ENVIRONMENTALISTS DO NOT OPPOSE GROWTH
In 1970, U.S. President Richard Nixon signed the Clean Air Act into law, launching one of the most successful public health and environmental programs in history. In the first decade that followed, in Los Angeles, the amount of pollution from ozone -- the main component of smog -- exceeded government health standards on 200 days each year. By 2004, that number had dropped to 28 days. In the 1970s, also as a result of polluted air, nearly 90 percent of American children had lead in their blood at levels higher than what the Centers for Disease Control and Prevention deemed safe, and parents were alarmed by studies showing that lead interfered with cognitive development. Today, only two percent of children have such high levels of lead in their bodies.

[Collected data]
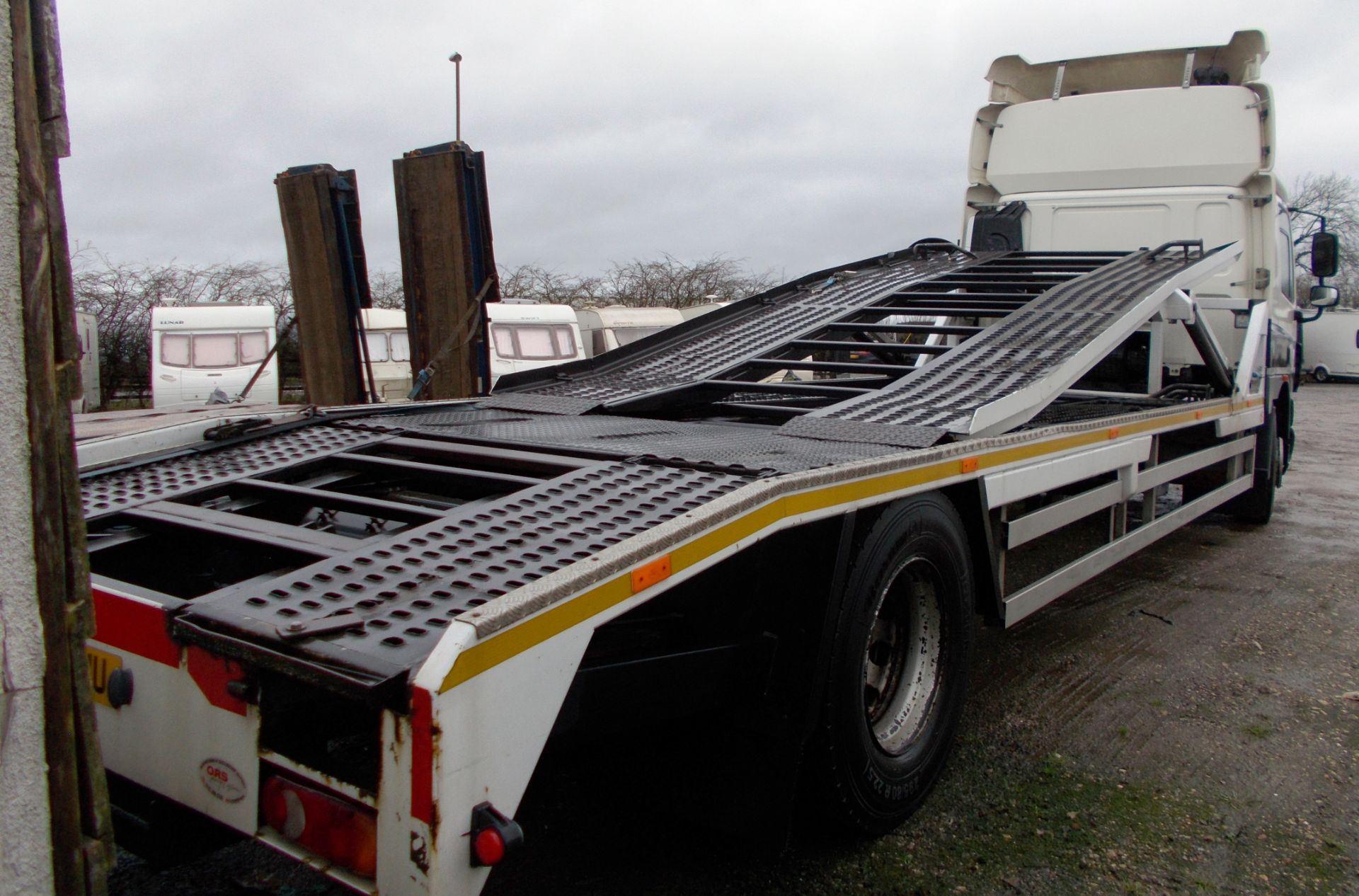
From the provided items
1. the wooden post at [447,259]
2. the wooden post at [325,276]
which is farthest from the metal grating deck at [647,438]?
the wooden post at [325,276]

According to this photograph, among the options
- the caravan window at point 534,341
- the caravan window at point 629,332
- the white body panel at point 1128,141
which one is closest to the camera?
the white body panel at point 1128,141

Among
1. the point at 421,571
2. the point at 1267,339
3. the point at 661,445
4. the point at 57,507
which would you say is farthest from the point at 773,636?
the point at 1267,339

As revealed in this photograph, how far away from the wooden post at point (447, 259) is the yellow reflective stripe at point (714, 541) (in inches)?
163

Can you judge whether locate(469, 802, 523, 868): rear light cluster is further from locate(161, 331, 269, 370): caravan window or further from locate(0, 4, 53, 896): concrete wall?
locate(161, 331, 269, 370): caravan window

» **Action item A**
List every figure for days or percentages that the passage on the Clean Air Act gives, and say what each one measures.
» **Action item B**
In the Clean Air Act passage, what is named as the main component of smog?
» **Action item C**
Decide whether each statement agrees with the passage on the Clean Air Act. Answer yes or no, and quote the words of the passage that decide it.
(i) The Clean Air Act became law in 1970.
(ii) In 2004, ozone pollution in Los Angeles still exceeded health standards on 200 days of the year.
(iii) Studies showed that lead interfered with children's cognitive development.

» **Problem solution A**
- 200 days each year: days in the first decade after 1970 when ozone pollution in Los Angeles exceeded government health standards
- 28 days: the number of such days in Los Angeles by 2004
- Nearly 90 percent: the share of American children in the 1970s with blood lead levels above what the Centers for Disease Control and Prevention deemed safe
- Two percent: the share of children today with such high lead levels

» **Problem solution B**
Ozone.

» **Problem solution C**
(i) Yes: "In 1970, U.S. President Richard Nixon signed the Clean Air Act into law"
(ii) No: "By 2004, that number had dropped to 28 days."
(iii) Yes: "parents were alarmed by studies showing that lead interfered with cognitive development"